(Image-text web data)
%%

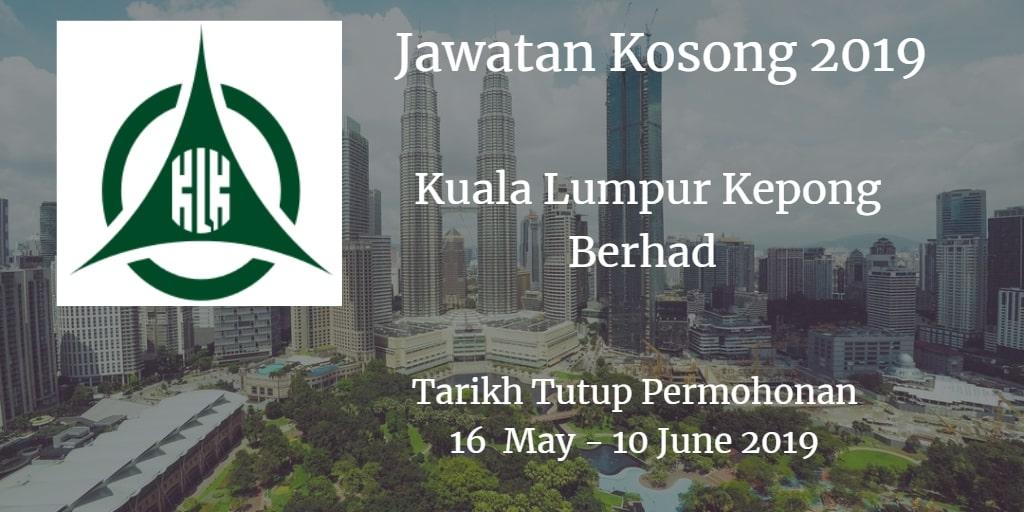Jawatan Kosong Kuala Lumpur Kepong Berhad 16 May - 10 June 2019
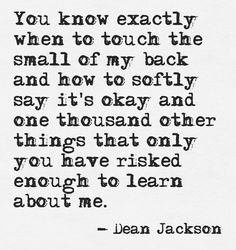 ...only you have risked enough to learn about me.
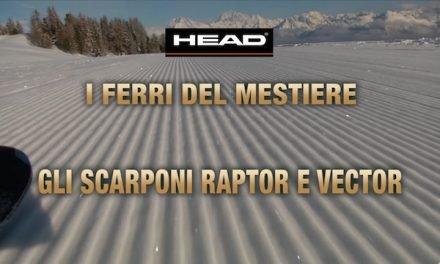 I Ferri del Mestiere – Head Raptor e Vector 2017/18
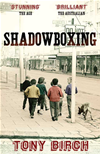 Shadowboxing: New Edition:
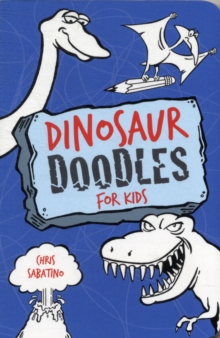 Dinosaur Doodles for Kids, Paperback / softback Book
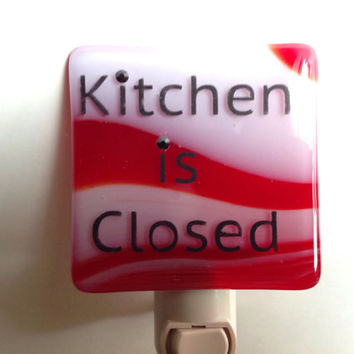 Fused Glass Kitchen is Closed Night Light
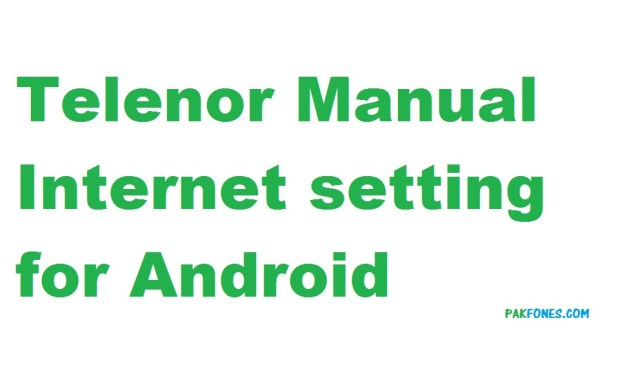Telenor Manual Internet Setting For Android Mobiles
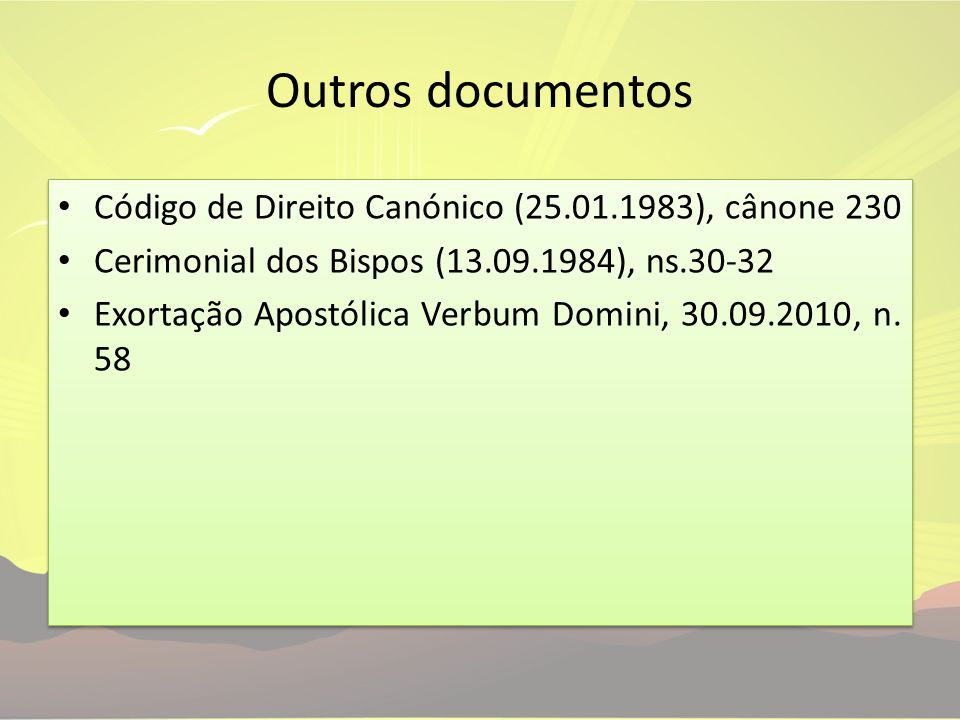 Outros documentos Código de Direito Canónico (25.01.1983), cânone 230 Cerimonial dos Bispos (13.09.1984), ns.30-32 Exortação Apostólica Verbum Domini,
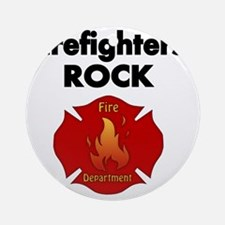 FIREFIGHTERS ROCK Round Ornament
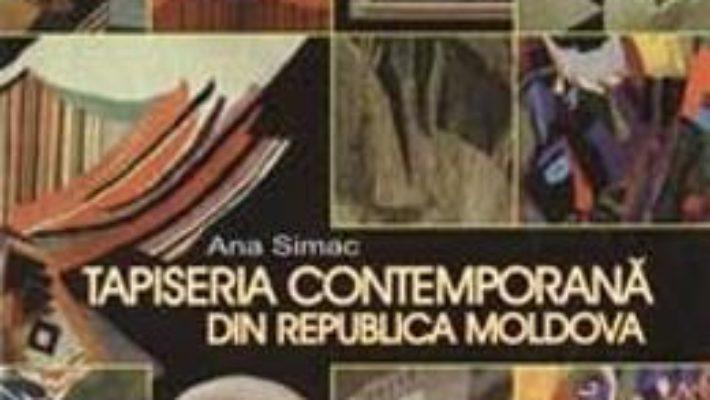 Cartea Tapiseria contemporana din Republica Moldova – Ana Simac (download, pret, reducere)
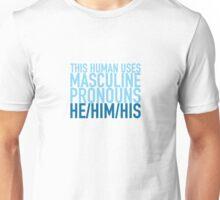 He/Him/His Pronouns Unisex T-Shirt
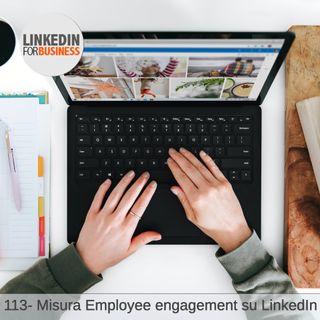 113- Misura e migliora l'employee-engagement su LinkedIn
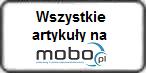 Wszystkie artykuły na MOBO.pl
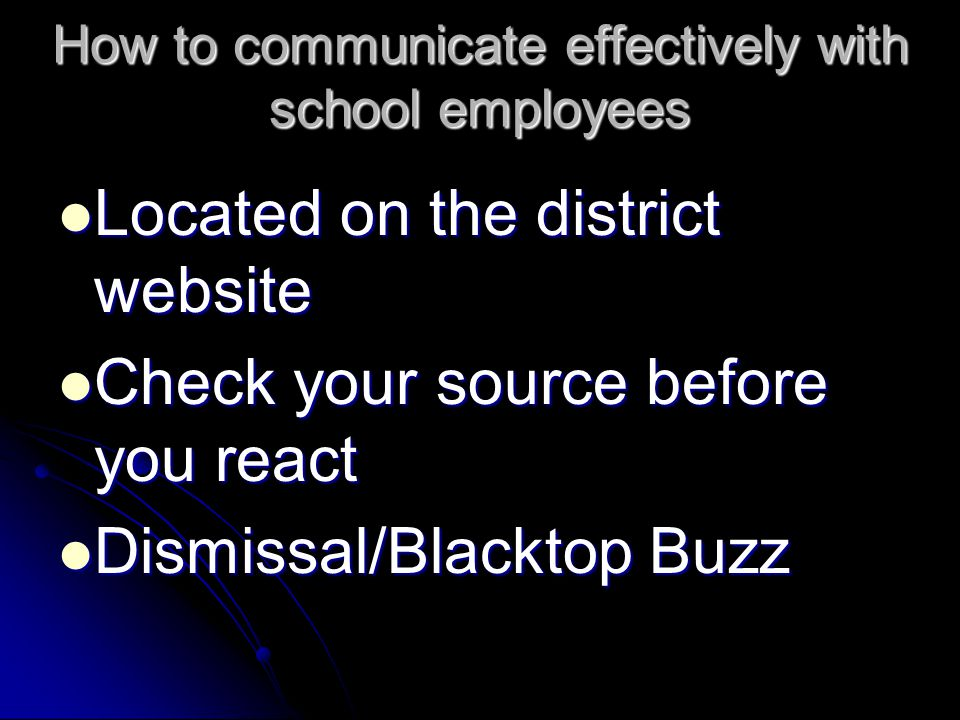 How to communicate effectively with school employees Located on the district website Located on the district website Check your source before you react Check your source before you react Dismissal/Blacktop Buzz Dismissal/Blacktop Buzz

%%

* _About this exercise_: Drop every image, please, and write out the data above exactly as shown.

* _Exercise solution_:
Jawatan Kosong Kuala Lumpur Kepong Berhad 16 May - 10 June 2019
 ...only you have risked enough to learn about me.
 I Ferri del Mestiere – Head Raptor e Vector 2017/18
 Shadowboxing: New Edition:
 Dinosaur Doodles for Kids, Paperback / softback Book
 Fused Glass Kitchen is Closed Night Light
Telenor Manual Internet Setting For Android Mobiles
 Outros documentos Código de Direito Canónico (25.01.1983), cânone 230 Cerimonial dos Bispos (13.09.1984), ns.30-32 Exortação Apostólica Verbum Domini,
 FIREFIGHTERS ROCK Round Ornament
 Cartea Tapiseria contemporana din Republica Moldova – Ana Simac (download, pret, reducere)
 He/Him/His Pronouns Unisex T-Shirt
 113- Misura e migliora l'employee-engagement su LinkedIn
 Wszystkie artykuły na MOBO.pl
 How to communicate effectively with school employees Located on the district website Located on the district website Check your source before you react Check your source before you react Dismissal/Blacktop Buzz Dismissal/Blacktop Buzz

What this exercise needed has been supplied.